*** Opening of PROVIDED DATA ***
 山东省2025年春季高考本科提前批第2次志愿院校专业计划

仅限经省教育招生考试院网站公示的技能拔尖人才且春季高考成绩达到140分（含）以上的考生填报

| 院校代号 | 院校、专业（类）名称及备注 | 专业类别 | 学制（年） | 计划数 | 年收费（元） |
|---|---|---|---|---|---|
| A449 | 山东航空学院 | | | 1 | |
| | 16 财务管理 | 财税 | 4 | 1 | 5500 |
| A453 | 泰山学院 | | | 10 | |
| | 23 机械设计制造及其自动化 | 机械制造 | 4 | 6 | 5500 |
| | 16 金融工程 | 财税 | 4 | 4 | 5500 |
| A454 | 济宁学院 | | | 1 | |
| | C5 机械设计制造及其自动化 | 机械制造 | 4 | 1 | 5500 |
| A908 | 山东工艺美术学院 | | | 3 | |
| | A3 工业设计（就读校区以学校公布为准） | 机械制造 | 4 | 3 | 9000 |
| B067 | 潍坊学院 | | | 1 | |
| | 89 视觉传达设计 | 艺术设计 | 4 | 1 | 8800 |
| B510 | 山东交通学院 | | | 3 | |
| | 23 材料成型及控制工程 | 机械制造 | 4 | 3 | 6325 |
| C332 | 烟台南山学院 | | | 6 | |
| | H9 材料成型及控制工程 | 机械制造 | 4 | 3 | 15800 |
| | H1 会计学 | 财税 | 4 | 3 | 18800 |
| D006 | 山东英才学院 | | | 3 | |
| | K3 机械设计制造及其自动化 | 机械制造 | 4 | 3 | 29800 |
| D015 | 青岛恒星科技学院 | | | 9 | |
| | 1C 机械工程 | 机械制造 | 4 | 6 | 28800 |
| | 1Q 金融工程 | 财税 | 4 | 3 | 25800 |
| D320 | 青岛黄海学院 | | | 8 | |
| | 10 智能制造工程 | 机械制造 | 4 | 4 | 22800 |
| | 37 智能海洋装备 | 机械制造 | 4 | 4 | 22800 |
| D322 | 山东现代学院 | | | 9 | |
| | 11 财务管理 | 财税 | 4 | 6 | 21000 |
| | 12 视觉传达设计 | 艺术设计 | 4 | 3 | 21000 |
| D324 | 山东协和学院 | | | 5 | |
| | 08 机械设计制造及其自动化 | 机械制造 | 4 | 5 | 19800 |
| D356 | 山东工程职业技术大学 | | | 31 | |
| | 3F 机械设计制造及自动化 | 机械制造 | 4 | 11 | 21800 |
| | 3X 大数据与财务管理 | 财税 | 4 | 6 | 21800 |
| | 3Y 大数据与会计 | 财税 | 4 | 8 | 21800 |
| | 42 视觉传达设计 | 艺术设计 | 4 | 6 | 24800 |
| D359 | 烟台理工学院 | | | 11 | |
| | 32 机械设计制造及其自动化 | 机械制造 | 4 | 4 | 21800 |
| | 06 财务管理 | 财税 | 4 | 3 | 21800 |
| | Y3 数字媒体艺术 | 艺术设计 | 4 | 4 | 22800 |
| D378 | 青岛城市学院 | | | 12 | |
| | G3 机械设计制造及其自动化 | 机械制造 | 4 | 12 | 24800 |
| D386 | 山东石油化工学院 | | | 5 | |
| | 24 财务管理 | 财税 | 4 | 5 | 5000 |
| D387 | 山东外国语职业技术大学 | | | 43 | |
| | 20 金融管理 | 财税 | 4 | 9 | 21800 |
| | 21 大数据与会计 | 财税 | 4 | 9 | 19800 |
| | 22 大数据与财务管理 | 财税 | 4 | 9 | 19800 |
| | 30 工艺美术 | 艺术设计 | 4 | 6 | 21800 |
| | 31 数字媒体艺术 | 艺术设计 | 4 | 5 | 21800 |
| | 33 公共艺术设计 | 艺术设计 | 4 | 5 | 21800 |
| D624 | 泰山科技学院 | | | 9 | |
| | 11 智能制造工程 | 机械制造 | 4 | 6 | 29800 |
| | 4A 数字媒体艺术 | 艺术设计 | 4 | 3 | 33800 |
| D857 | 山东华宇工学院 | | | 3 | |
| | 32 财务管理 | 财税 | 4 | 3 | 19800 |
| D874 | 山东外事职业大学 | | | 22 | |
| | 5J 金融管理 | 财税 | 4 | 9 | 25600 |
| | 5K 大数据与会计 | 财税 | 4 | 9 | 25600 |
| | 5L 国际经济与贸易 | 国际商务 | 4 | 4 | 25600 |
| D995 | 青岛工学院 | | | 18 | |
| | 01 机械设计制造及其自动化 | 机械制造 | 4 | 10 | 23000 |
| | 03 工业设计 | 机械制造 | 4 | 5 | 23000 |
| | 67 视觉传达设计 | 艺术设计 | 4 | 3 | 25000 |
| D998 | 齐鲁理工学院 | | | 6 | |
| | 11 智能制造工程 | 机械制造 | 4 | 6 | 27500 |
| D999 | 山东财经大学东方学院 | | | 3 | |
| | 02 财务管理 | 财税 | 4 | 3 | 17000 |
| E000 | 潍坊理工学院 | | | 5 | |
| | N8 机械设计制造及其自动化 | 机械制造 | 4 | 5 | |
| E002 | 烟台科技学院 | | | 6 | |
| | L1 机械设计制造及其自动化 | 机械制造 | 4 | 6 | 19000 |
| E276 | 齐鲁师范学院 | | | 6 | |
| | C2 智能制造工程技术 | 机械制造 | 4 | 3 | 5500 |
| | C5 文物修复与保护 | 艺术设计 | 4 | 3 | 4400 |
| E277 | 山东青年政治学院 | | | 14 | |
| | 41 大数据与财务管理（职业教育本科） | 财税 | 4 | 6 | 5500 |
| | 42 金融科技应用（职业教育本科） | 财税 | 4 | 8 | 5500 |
*** Close of PROVIDED DATA ***
### WHAT IS EXPECTED
Make an exact copy of all the lines above.

### REPLY
 山东省2025年春季高考本科提前批第2次志愿院校专业计划

仅限经省教育招生考试院网站公示的技能拔尖人才且春季高考成绩达到140分（含）以上的考生填报

| 院校代号 | 院校、专业（类）名称及备注 | 专业类别 | 学制（年） | 计划数 | 年收费（元） |
|---|---|---|---|---|---|
| A449 | 山东航空学院 | | | 1 | |
| | 16 财务管理 | 财税 | 4 | 1 | 5500 |
| A453 | 泰山学院 | | | 10 | |
| | 23 机械设计制造及其自动化 | 机械制造 | 4 | 6 | 5500 |
| | 16 金融工程 | 财税 | 4 | 4 | 5500 |
| A454 | 济宁学院 | | | 1 | |
| | C5 机械设计制造及其自动化 | 机械制造 | 4 | 1 | 5500 |
| A908 | 山东工艺美术学院 | | | 3 | |
| | A3 工业设计（就读校区以学校公布为准） | 机械制造 | 4 | 3 | 9000 |
| B067 | 潍坊学院 | | | 1 | |
| | 89 视觉传达设计 | 艺术设计 | 4 | 1 | 8800 |
| B510 | 山东交通学院 | | | 3 | |
| | 23 材料成型及控制工程 | 机械制造 | 4 | 3 | 6325 |
| C332 | 烟台南山学院 | | | 6 | |
| | H9 材料成型及控制工程 | 机械制造 | 4 | 3 | 15800 |
| | H1 会计学 | 财税 | 4 | 3 | 18800 |
| D006 | 山东英才学院 | | | 3 | |
| | K3 机械设计制造及其自动化 | 机械制造 | 4 | 3 | 29800 |
| D015 | 青岛恒星科技学院 | | | 9 | |
| | 1C 机械工程 | 机械制造 | 4 | 6 | 28800 |
| | 1Q 金融工程 | 财税 | 4 | 3 | 25800 |
| D320 | 青岛黄海学院 | | | 8 | |
| | 10 智能制造工程 | 机械制造 | 4 | 4 | 22800 |
| | 37 智能海洋装备 | 机械制造 | 4 | 4 | 22800 |
| D322 | 山东现代学院 | | | 9 | |
| | 11 财务管理 | 财税 | 4 | 6 | 21000 |
| | 12 视觉传达设计 | 艺术设计 | 4 | 3 | 21000 |
| D324 | 山东协和学院 | | | 5 | |
| | 08 机械设计制造及其自动化 | 机械制造 | 4 | 5 | 19800 |
| D356 | 山东工程职业技术大学 | | | 31 | |
| | 3F 机械设计制造及自动化 | 机械制造 | 4 | 11 | 21800 |
| | 3X 大数据与财务管理 | 财税 | 4 | 6 | 21800 |
| | 3Y 大数据与会计 | 财税 | 4 | 8 | 21800 |
| | 42 视觉传达设计 | 艺术设计 | 4 | 6 | 24800 |
| D359 | 烟台理工学院 | | | 11 | |
| | 32 机械设计制造及其自动化 | 机械制造 | 4 | 4 | 21800 |
| | 06 财务管理 | 财税 | 4 | 3 | 21800 |
| | Y3 数字媒体艺术 | 艺术设计 | 4 | 4 | 22800 |
| D378 | 青岛城市学院 | | | 12 | |
| | G3 机械设计制造及其自动化 | 机械制造 | 4 | 12 | 24800 |
| D386 | 山东石油化工学院 | | | 5 | |
| | 24 财务管理 | 财税 | 4 | 5 | 5000 |
| D387 | 山东外国语职业技术大学 | | | 43 | |
| | 20 金融管理 | 财税 | 4 | 9 | 21800 |
| | 21 大数据与会计 | 财税 | 4 | 9 | 19800 |
| | 22 大数据与财务管理 | 财税 | 4 | 9 | 19800 |
| | 30 工艺美术 | 艺术设计 | 4 | 6 | 21800 |
| | 31 数字媒体艺术 | 艺术设计 | 4 | 5 | 21800 |
| | 33 公共艺术设计 | 艺术设计 | 4 | 5 | 21800 |
| D624 | 泰山科技学院 | | | 9 | |
| | 11 智能制造工程 | 机械制造 | 4 | 6 | 29800 |
| | 4A 数字媒体艺术 | 艺术设计 | 4 | 3 | 33800 |
| D857 | 山东华宇工学院 | | | 3 | |
| | 32 财务管理 | 财税 | 4 | 3 | 19800 |
| D874 | 山东外事职业大学 | | | 22 | |
| | 5J 金融管理 | 财税 | 4 | 9 | 25600 |
| | 5K 大数据与会计 | 财税 | 4 | 9 | 25600 |
| | 5L 国际经济与贸易 | 国际商务 | 4 | 4 | 25600 |
| D995 | 青岛工学院 | | | 18 | |
| | 01 机械设计制造及其自动化 | 机械制造 | 4 | 10 | 23000 |
| | 03 工业设计 | 机械制造 | 4 | 5 | 23000 |
| | 67 视觉传达设计 | 艺术设计 | 4 | 3 | 25000 |
| D998 | 齐鲁理工学院 | | | 6 | |
| | 11 智能制造工程 | 机械制造 | 4 | 6 | 27500 |
| D999 | 山东财经大学东方学院 | | | 3 | |
| | 02 财务管理 | 财税 | 4 | 3 | 17000 |
| E000 | 潍坊理工学院 | | | 5 | |
| | N8 机械设计制造及其自动化 | 机械制造 | 4 | 5 | |
| E002 | 烟台科技学院 | | | 6 | |
| | L1 机械设计制造及其自动化 | 机械制造 | 4 | 6 | 19000 |
| E276 | 齐鲁师范学院 | | | 6 | |
| | C2 智能制造工程技术 | 机械制造 | 4 | 3 | 5500 |
| | C5 文物修复与保护 | 艺术设计 | 4 | 3 | 4400 |
| E277 | 山东青年政治学院 | | | 14 | |
| | 41 大数据与财务管理（职业教育本科） | 财税 | 4 | 6 | 5500 |
| | 42 金融科技应用（职业教育本科） | 财税 | 4 | 8 | 5500 |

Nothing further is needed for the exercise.